La esencia de la marcha nórdica se encuentra en su técnica particular, que la diferencia de un simple paseo con bastones. En esta disciplina, los bastones no son meros soportes, sino herramientas diseñadas para impulsar el cuerpo hacia adelante. Lourdes Arana, instructora de Nordic Walking, explica que es un ejercicio aeróbico moderado derivado del esquí de fondo, donde se camina impulsándose con los bastones. Este movimiento exige una sincronización precisa entre brazos y piernas, una pisada dinámica, una postura erguida y un balanceo amplio de brazos que parte de los hombros, transformando una caminata ordinaria en un ejercicio integral. Un estudio de 2025, comparando la marcha nórdica con la caminata tradicional en mujeres mayores de 55 años, reveló que ambos grupos mejoraron su salud cardiovascular, masa muscular y presión arterial, pero la marcha nórdica aportaba el beneficio adicional de trabajar la parte superior del cuerpo, según la Dra. Jennifer Ashton, ginecóloga y experta en obesidad. Además, a diferencia del senderismo, el objetivo no es solo avanzar, sino hacerlo con una mecánica específica que incrementa la intensidad y la eficacia del ejercicio.

Uno de los mayores atractivos de la caminata nórdica es su capacidad para activar una proporción significativamente mayor de músculos en comparación con una caminata convencional. Al utilizar los bastones para el impulso, se involucran activamente los brazos, hombros, espalda, abdomen y la región escapular, además de las piernas y los glúteos. Esta activación muscular integral es la razón por la que se afirma que esta actividad puede movilizar hasta el 90% de la musculatura corporal. Sandra Wise, practicante de marcha nórdica a sus 79 años, destaca que esta disciplina imita los movimientos de los esquiadores de fondo, transformando una caminata básica en un entrenamiento de cuerpo completo. Los bastones actúan como elementos de propulsión, estimulando bíceps, músculos dorsales y el 'core', lo que contribuye a un avance más eficiente y reduce la tensión en caderas y rodillas. Esta práctica también contribuye a mejorar la resistencia, el gasto calórico y la conciencia corporal, ofreciendo una versión más completa y técnica de la caminata.

Para iniciarse en la marcha nórdica, es aconsejable aprender la técnica fundamental con la guía de un profesional o en una clase especializada. Aspectos como la altura adecuada de los bastones, la forma de sujetarlos, la coordinación de movimientos y la postura corporal son cruciales. Un error común es usar los bastones solo como apoyo pasivo, sin generar el impulso necesario, o caminar con una postura encorvada sin activar el tronco. Las entrenadoras de Marcha Nórdica La Plata enfatizan que el propósito de los bastones es incorporar activamente el trabajo del tren superior mediante una técnica adecuada, lo que permite un paso más amplio y aumenta la implicación del tren inferior. Se recomienda comenzar con sesiones moderadas de 30 a 45 minutos, dos o tres veces por semana, incrementando gradualmente la duración y la frecuencia.
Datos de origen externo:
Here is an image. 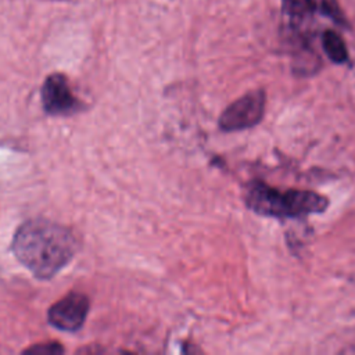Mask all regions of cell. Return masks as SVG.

Durante el verano, es esencial mantenerse hidratado, usar protección solar y ropa transpirable, y elegir horarios adecuados para evitar el calor intenso.

La marcha nórdica se alinea perfectamente con una visión más consciente y sostenible del ejercicio, enfocándose en mejorar el movimiento en lugar de buscar el sufrimiento. La instructora Lourdes Arana señala que se utiliza tanto en prevención como en rehabilitación y para diversas patologías, destacando sus beneficios físicos y psicosociales. Esta actividad fortalece la resistencia, activa la musculatura, mejora la postura y permite entrenar al aire libre sin someter al cuerpo a un impacto excesivo. Puede servir como complemento al gimnasio, una alternativa al 'running' o un punto de partida accesible para quienes desean retomar la actividad física. Su mayor valor reside en su aparente simplicidad que, en realidad, encierra un entrenamiento profundamente beneficioso y gratificante.